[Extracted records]
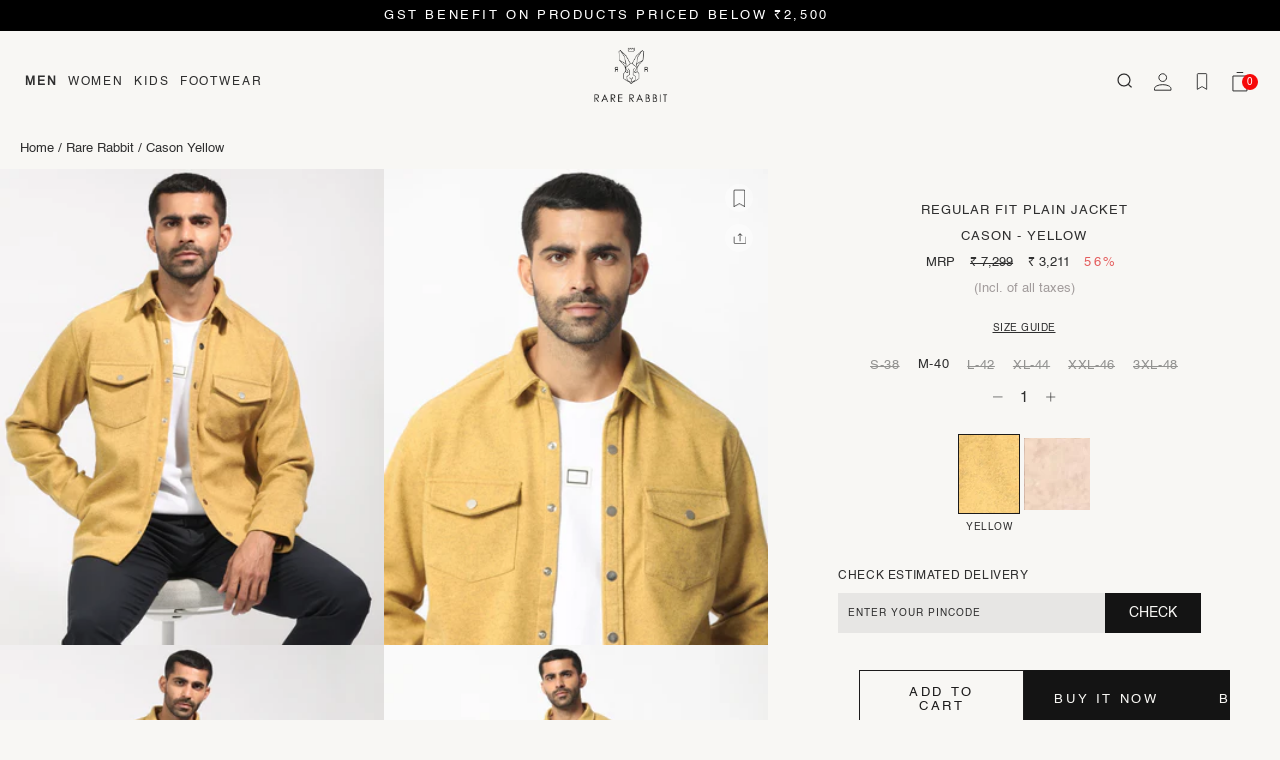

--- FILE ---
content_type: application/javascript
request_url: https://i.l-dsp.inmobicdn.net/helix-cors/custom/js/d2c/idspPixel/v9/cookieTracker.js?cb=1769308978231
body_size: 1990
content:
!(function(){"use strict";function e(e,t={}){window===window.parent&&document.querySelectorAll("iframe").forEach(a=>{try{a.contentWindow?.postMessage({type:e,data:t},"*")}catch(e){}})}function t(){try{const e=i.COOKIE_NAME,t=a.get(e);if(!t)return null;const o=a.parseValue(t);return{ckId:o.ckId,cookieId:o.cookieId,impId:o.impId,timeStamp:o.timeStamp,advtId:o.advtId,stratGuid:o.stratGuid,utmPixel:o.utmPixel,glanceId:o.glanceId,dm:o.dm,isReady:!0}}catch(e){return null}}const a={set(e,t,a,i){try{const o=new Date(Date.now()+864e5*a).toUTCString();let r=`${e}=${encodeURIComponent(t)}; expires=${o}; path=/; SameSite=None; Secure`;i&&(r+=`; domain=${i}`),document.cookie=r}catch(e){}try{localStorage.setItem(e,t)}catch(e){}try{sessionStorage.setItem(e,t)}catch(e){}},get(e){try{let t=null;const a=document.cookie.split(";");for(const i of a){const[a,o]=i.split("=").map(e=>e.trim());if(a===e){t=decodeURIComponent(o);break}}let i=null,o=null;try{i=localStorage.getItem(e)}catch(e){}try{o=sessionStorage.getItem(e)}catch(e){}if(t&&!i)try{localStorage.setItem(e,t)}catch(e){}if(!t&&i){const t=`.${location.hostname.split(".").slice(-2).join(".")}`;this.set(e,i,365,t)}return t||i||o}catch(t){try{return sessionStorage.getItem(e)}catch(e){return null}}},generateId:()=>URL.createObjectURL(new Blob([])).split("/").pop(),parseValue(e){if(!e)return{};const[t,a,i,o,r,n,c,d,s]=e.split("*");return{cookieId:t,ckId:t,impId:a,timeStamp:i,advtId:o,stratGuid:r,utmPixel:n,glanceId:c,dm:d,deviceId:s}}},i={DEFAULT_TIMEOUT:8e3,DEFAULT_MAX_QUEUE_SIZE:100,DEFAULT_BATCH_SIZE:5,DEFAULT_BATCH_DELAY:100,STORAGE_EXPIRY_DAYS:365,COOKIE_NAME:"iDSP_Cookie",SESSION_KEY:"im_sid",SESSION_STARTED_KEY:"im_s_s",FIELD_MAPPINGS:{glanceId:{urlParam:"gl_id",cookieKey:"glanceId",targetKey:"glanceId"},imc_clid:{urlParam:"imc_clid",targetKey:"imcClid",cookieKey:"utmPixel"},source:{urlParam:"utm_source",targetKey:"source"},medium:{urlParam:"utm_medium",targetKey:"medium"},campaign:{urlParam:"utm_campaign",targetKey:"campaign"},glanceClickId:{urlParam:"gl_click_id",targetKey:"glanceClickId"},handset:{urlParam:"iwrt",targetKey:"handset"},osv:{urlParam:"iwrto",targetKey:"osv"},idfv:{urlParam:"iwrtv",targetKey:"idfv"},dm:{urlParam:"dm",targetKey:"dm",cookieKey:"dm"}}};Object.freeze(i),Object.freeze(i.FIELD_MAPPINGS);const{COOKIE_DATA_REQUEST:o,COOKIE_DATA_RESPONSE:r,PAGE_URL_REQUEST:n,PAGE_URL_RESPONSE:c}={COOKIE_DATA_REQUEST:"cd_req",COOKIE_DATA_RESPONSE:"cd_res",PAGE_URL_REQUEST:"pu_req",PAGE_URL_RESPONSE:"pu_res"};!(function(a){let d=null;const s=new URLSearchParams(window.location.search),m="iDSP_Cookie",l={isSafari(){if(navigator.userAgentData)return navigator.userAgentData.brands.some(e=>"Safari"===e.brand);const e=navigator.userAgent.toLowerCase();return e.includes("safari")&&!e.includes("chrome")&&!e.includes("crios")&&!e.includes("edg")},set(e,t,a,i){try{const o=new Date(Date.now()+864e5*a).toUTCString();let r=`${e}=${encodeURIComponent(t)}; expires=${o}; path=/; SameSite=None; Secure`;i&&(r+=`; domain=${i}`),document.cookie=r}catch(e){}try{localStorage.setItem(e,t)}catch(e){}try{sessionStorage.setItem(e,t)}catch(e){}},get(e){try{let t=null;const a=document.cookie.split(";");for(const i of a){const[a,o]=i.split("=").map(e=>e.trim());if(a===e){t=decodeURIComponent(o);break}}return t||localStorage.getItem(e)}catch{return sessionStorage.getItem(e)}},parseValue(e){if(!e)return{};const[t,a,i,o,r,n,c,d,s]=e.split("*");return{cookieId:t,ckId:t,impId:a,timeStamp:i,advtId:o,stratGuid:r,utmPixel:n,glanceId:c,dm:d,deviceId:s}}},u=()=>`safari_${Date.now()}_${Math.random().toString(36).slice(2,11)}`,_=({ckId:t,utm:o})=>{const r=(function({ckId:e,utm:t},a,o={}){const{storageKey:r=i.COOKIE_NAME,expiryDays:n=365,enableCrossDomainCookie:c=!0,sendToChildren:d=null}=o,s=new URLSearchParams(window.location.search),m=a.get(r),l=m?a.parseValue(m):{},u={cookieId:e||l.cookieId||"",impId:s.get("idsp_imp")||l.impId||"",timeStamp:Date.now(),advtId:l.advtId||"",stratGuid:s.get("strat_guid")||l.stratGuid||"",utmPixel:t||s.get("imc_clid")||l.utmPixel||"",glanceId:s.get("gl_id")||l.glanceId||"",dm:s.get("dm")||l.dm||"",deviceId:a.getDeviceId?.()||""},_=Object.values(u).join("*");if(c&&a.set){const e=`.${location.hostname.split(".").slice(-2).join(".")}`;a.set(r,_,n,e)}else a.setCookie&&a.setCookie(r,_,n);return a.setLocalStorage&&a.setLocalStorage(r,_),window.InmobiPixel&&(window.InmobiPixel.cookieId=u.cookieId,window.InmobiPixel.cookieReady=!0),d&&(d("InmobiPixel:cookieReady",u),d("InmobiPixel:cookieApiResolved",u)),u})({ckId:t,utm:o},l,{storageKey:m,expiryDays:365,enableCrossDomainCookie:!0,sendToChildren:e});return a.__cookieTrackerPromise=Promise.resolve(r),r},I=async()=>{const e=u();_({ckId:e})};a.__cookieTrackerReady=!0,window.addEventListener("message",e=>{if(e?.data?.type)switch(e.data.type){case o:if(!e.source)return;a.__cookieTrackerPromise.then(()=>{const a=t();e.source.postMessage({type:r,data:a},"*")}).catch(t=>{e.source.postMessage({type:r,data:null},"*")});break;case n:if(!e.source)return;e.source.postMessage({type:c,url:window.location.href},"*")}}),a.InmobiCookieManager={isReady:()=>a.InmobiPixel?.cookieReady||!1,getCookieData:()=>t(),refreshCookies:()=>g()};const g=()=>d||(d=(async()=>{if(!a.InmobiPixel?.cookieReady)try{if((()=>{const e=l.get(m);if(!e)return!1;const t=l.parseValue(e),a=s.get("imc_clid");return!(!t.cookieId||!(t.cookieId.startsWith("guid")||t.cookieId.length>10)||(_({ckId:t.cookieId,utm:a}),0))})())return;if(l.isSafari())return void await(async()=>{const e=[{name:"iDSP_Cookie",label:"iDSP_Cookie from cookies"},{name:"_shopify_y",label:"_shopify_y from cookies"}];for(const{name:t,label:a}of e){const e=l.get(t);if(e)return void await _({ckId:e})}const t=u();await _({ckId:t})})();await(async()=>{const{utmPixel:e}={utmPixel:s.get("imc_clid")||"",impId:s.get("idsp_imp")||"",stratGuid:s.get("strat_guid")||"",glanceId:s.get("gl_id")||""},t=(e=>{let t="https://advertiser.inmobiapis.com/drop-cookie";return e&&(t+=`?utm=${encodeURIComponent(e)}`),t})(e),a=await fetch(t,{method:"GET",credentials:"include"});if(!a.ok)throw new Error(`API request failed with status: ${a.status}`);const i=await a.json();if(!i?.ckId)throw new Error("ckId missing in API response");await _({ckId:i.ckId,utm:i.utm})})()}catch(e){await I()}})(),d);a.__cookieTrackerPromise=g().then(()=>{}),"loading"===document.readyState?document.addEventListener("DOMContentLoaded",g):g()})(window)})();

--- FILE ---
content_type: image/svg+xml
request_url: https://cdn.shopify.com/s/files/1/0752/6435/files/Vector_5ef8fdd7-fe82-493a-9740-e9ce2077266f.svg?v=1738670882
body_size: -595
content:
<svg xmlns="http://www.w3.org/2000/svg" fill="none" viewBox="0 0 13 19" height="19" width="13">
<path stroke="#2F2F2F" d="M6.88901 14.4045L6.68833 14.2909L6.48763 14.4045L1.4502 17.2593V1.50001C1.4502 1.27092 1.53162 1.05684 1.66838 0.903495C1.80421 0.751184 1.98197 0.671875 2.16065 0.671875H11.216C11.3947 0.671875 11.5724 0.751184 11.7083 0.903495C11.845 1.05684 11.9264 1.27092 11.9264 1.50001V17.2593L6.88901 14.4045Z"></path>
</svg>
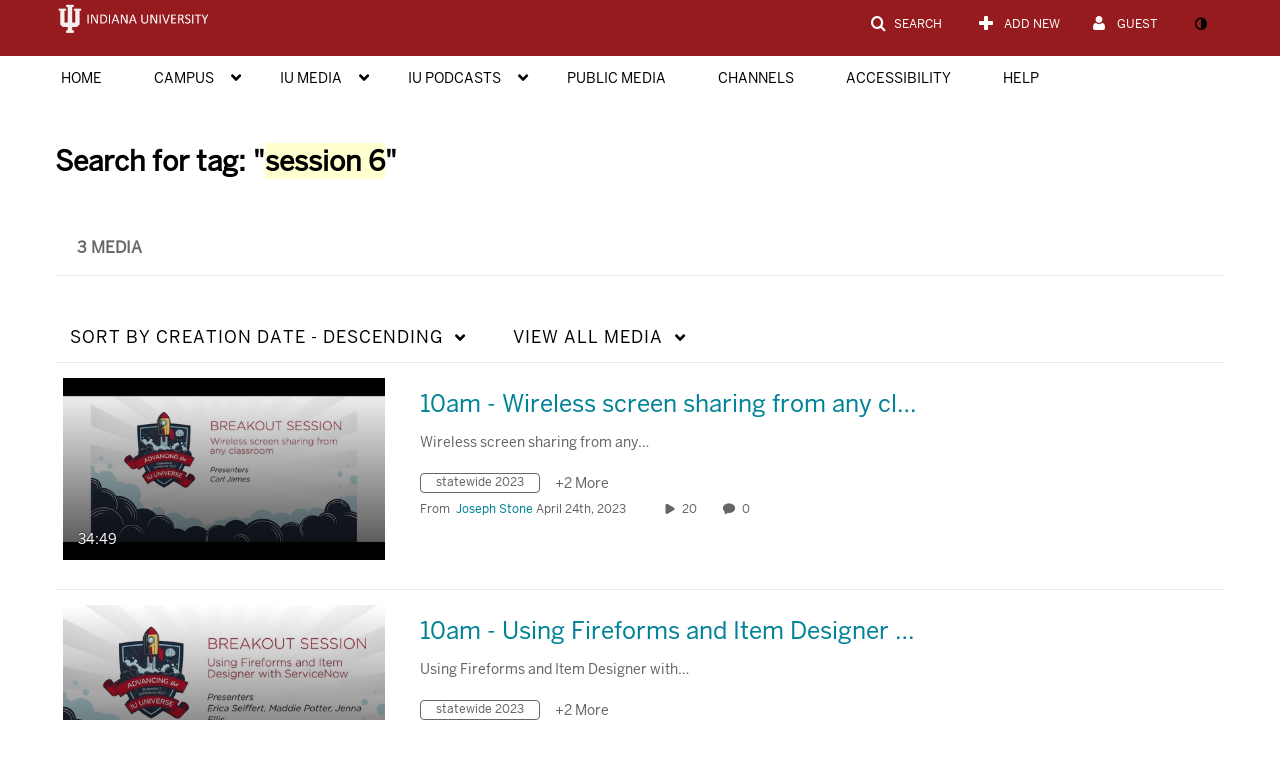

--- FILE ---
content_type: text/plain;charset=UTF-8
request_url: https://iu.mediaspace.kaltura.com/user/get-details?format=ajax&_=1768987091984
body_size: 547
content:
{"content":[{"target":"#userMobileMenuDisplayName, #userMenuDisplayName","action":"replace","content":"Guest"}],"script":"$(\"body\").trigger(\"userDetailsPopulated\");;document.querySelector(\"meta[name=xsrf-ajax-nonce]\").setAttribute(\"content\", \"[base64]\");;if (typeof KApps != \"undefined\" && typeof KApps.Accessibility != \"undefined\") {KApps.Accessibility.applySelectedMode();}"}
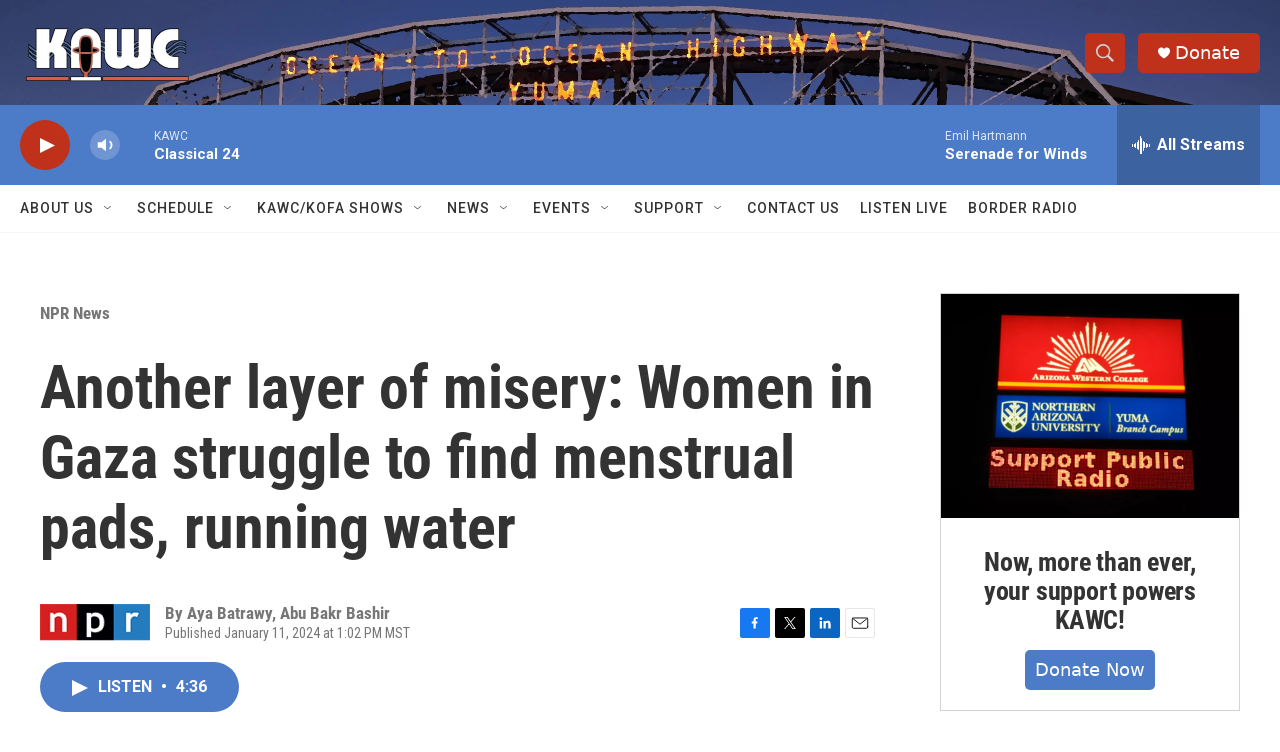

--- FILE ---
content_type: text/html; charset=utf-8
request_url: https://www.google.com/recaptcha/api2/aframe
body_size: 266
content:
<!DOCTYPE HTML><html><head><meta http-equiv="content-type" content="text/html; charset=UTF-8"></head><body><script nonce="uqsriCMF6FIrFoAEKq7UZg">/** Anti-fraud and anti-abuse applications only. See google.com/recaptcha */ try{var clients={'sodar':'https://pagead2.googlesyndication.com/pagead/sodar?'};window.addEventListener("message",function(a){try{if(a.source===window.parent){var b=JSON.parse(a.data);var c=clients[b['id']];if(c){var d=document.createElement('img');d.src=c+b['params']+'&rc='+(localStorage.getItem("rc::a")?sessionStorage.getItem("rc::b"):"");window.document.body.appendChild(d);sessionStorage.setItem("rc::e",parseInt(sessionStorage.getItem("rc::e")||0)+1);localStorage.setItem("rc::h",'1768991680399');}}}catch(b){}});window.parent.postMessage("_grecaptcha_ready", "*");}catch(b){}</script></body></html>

> [WORK TASK]: Word for word, restate the lines running from the one containing "body_size: 266" through the final line of the records above, and nothing besides.

> [WRITTEN SOLUTION]:
body_size: 266
content:
<!DOCTYPE HTML><html><head><meta http-equiv="content-type" content="text/html; charset=UTF-8"></head><body><script nonce="uqsriCMF6FIrFoAEKq7UZg">/** Anti-fraud and anti-abuse applications only. See google.com/recaptcha */ try{var clients={'sodar':'https://pagead2.googlesyndication.com/pagead/sodar?'};window.addEventListener("message",function(a){try{if(a.source===window.parent){var b=JSON.parse(a.data);var c=clients[b['id']];if(c){var d=document.createElement('img');d.src=c+b['params']+'&rc='+(localStorage.getItem("rc::a")?sessionStorage.getItem("rc::b"):"");window.document.body.appendChild(d);sessionStorage.setItem("rc::e",parseInt(sessionStorage.getItem("rc::e")||0)+1);localStorage.setItem("rc::h",'1768991680399');}}}catch(b){}});window.parent.postMessage("_grecaptcha_ready", "*");}catch(b){}</script></body></html>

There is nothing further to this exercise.